A campaign currently accepting funding on Kickstarter is preselling a kit that allows anyone to experiment with neuroscience on live cockroaches.

The RoboRoach project by Backyard Brains includes a small PCB that the user then physically attaches to a cockroach to create what they are calling the “world’s first commercially-available cyborg.” The campaign creator posted a video that was widely shared and the video has sparked some controversy. It is embedded below. Be forewarned: the video contains graphic content.

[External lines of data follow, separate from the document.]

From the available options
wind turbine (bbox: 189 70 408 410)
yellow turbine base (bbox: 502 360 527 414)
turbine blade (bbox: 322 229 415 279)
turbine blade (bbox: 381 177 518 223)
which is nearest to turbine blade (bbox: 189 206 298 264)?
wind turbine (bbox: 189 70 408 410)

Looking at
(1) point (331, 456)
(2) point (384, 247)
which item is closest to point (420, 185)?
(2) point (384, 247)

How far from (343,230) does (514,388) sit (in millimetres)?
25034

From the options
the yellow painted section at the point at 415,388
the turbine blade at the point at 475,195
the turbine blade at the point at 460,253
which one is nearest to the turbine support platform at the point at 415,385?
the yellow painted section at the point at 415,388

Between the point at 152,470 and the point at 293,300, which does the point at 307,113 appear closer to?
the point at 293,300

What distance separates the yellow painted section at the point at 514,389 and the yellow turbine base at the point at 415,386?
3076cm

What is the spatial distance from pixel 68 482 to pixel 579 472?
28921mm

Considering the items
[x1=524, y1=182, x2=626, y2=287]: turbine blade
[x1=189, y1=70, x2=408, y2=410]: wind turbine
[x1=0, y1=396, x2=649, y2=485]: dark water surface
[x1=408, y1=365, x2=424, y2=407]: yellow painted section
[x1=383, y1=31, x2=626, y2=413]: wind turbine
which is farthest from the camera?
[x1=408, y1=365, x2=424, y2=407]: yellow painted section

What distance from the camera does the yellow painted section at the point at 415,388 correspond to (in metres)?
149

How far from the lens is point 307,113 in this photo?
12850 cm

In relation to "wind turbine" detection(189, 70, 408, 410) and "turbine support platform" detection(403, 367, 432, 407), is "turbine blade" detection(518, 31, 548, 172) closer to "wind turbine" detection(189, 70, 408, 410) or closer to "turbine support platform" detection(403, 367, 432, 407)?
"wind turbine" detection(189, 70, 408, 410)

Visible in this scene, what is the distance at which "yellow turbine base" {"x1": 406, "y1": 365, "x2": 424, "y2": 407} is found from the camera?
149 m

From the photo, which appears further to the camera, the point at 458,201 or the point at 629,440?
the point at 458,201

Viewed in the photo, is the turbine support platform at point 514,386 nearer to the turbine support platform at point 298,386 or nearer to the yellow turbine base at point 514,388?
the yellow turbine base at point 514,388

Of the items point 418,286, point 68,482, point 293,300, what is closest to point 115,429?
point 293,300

Some have criticized the campaign for being inhumane and for turning living things into a toy. The project creator took to the comments on his Kickstarter campaign to answer detractors. The core concern seems to be an ethical one, but the project creator insists that the basis of the campaign is rooted in the pursuit of scientific discovery…

Criticism: Modifying a living creature to make a toy is wrong.

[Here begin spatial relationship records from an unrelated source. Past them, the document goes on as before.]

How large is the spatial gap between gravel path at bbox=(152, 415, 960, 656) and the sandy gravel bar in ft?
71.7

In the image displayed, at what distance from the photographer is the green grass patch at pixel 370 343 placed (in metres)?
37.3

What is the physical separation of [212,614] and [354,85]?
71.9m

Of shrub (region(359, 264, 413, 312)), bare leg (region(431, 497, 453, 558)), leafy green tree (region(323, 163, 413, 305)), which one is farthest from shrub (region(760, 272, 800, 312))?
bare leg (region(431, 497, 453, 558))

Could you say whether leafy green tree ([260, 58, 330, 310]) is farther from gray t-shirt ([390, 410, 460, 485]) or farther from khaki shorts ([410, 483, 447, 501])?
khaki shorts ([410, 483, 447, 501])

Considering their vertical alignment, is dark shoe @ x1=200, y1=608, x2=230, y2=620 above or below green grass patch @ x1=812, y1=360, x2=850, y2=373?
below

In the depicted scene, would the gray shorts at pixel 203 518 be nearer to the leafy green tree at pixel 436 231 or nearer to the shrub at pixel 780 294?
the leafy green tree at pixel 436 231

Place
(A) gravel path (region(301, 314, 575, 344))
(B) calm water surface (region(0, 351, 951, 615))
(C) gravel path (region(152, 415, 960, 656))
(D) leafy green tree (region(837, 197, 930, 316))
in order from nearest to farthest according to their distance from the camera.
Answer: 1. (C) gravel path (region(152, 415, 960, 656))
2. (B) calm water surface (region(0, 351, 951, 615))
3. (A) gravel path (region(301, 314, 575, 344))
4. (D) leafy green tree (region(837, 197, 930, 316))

Response: The RoboRoach circuit is not a toy. This new bluetooth version is a powerful low-cost tool for studying neural circuits, allowing for students to make discoveries. High school students in New York, for example, have discovered random stimulation causes much slower adaptation times. We have scientist and high school educator colleagues who are mentoring students in novel behavioral experiments using the RoboRoach circuit. Some highlights will be posted on our website soon.

The process of attaching the PCB to a roach includes gluing the apparatus to the animal itself and poking a small hole in the exoskeleton in order to insert a ground wire. It certainly isn’t a process for the squeamish bleeding hearts in the crowd.

Engadget wrote a piece about the campaign earlier this week and commenters criticized the media organization for covering the campaign at all, with some insisting that they would no longer visit the publication’s site.

Once the device is attached the electronic stimulus provided by the PCB can be controlled from a smartphone via bluetooth. The campaign is very likely to be fully funded.